Però esci dal filo narrativo.

“Ma certo: immagina a un certo punto, facendo “La Divina Commedia”, arriva Darth Fener. Dimmi te cosa c’entra Darth Fener con La Divina Commedia. Io faccio teatro così: prendo dei materiali li butto e vedo cosa succede".

Si ma con che criterio li metti dentro?

“Della sorpresa!”.

Allora uno butta dentro qualsiasi cosa!

“No! No! Ogni tanto osi e il pubblico ti sta dietro se hai fatto un azzardo".

Ci sono dei riferimenti cinematografici raffinatissimi: la musica dei titoli di testa de “La donna che visse due volte” nella scena in cui Amy deve incontrarsi con lui al cimitero, pende il quadro come se fosse un’icona e tu metti la luce rossa della psicosi di “Vertigo”.

“Eh beh è Hitchcock, è meraviglioso”.

È importante il cinema per te? Hai messo delle colonne sonore.

“Io vado poco a teatro e moltissimo al cinema".
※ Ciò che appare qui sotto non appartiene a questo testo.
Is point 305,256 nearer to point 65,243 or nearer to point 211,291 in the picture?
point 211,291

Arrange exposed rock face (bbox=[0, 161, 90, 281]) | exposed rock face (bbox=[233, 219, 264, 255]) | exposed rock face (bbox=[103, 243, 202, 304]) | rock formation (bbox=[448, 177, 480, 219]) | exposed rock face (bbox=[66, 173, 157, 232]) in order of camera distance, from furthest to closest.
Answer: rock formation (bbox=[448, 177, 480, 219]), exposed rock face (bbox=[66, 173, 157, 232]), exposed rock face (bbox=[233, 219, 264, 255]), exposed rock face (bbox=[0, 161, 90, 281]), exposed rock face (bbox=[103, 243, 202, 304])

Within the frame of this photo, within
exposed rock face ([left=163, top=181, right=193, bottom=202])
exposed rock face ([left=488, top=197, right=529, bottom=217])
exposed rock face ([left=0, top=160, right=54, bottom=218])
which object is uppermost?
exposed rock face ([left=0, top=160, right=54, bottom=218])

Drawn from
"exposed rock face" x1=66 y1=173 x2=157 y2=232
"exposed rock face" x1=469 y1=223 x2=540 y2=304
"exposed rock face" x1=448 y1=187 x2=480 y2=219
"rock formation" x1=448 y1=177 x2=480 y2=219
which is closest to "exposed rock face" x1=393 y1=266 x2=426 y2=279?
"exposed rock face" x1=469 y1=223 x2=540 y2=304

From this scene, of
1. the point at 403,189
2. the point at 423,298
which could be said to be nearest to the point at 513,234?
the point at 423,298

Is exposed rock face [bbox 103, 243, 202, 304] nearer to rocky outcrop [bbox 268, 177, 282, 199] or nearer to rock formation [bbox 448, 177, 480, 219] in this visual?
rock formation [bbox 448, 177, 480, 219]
Chi sono i registi che ti piacciono, a parte Hitchcock?

“Io sono molto da grandi attrici della scuola classica, MGM, perché loro recitavano in una maniera completamente demenziale oggi, nessuno potrebbe più lavorare in quel modo, invece sono interessanti per il teatro: Bette Davis, Joan Crawford…”.

Le figure femminili nella spettacolarizzazione “camp”: questo è uno spettacolo “camp”. Cosa vuol dire “camp”?

“Eh se lo chiedono tutti da 50 anni. Lo vedi lo riconosci ma non sai dargli una definizione perché è una forma ambigua".

Però è adatta alle famiglie e agli anziani, spettacoli come quelli di Ennio Marchetto, i tuoi o Riccardo Castagnari che fa Marlene Dietrich: anziani e bambini si divertono tutti.

“Perché non è un teatro presuntuoso, è un teatro che ti viene incontro. Non c’è la presunzione dell’intellettuale però c’è il gioco dietro ma io non te la devo mica servire la mia intelligenza, io sono al tuo servizio. Se tu sei al servizio del pubblico, il pubblico lo capisce. Non è un’esibizione del proprio “Io”, questo non interessa più a nessuno".